Problem:
In the passage about gender dysphoria, when does the writer say they prayed to a higher power?

Reading passage:
>>>
Gender dysphoria is a vicious monster. For some trans people it’s extremely visceral, a sort of gender-based panic attack that can leave them unable to function. For me it was very different, almost more insidious, I felt nothing.

And the problem with feeling nothing is that it’s harder to realize that you’ve been carrying it around for years and then decades. When it did actually manifest, it was often in the small things. Like being uncomfortable when my wife ran her hands through my chest hair. It was hard to pin down, easy to ignore, and thus it was more successful in evading treatment.

Explaining gender dysphoria to cis people is difficult, to say the least. More than feeling ugly, or mismatched, more than the awkwardness and the emptiness. It is much worse than the sum of its parts. Draining you physically and spiritually. And at the emptiness, you flail powerless to beat it back. You try to grow buff. You wear a beard for seventeen years. You hope and you pray that you’ll get better, that one day you’ll feel right.

And pray I did. One of the only times I prayed to a higher power ever was in early puberty when I effectively grew very small, but clearly unmasculine breasts. I prayed for puberty to carry me to the other side, or at least take them away. But no dice. I was forced to undergo a very awkward puberty, left without words or definitions to express my horror to those charged with caring for me.

Since starting HRT and presenting female, though, I have felt a strange and intoxicating rush that I can only assume is self-esteem and body confidence. I have found it so much easier to be happy. And I love standing in front of the mirror.
<<<
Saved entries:
>>>
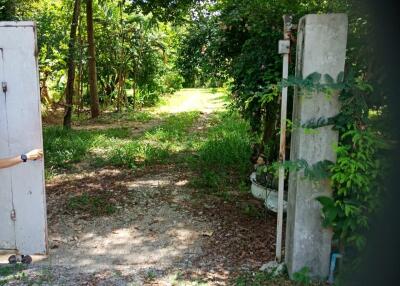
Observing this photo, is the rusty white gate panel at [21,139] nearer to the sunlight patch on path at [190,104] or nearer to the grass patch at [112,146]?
the grass patch at [112,146]

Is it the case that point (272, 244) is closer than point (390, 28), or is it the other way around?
point (390, 28)

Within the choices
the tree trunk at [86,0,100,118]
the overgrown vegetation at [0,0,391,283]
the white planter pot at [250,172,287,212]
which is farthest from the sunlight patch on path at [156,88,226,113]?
the white planter pot at [250,172,287,212]

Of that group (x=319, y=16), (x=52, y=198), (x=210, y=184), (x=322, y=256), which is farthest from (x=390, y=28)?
(x=52, y=198)

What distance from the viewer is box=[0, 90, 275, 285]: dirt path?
3.84 metres

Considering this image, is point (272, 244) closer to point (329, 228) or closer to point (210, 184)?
point (329, 228)

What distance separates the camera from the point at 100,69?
51.8 feet

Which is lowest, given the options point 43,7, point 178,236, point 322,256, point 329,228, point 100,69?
point 178,236

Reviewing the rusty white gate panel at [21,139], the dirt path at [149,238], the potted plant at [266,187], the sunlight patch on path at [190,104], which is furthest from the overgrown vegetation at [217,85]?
the rusty white gate panel at [21,139]

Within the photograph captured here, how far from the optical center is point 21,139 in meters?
3.90

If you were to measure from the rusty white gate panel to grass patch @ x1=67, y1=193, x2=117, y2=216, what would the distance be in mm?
1409

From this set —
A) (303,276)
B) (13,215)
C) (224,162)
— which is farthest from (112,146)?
(303,276)

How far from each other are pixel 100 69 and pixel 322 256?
13502mm

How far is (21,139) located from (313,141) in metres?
2.50

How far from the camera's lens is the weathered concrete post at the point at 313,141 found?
3.32 metres
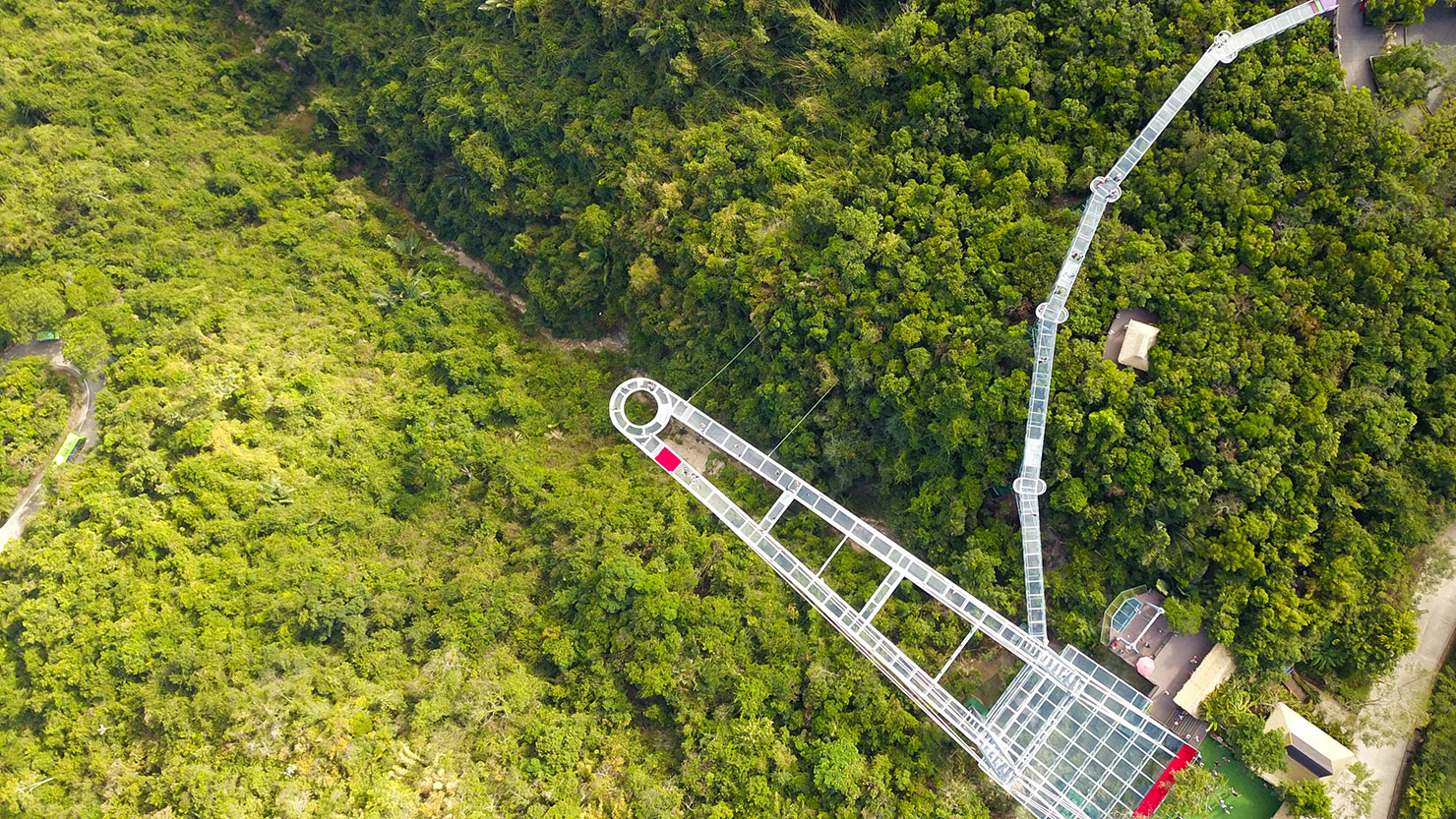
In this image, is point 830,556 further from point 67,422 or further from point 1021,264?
point 67,422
<<<
Your response:
In early puberty, after growing very small but clearly unmasculine breasts.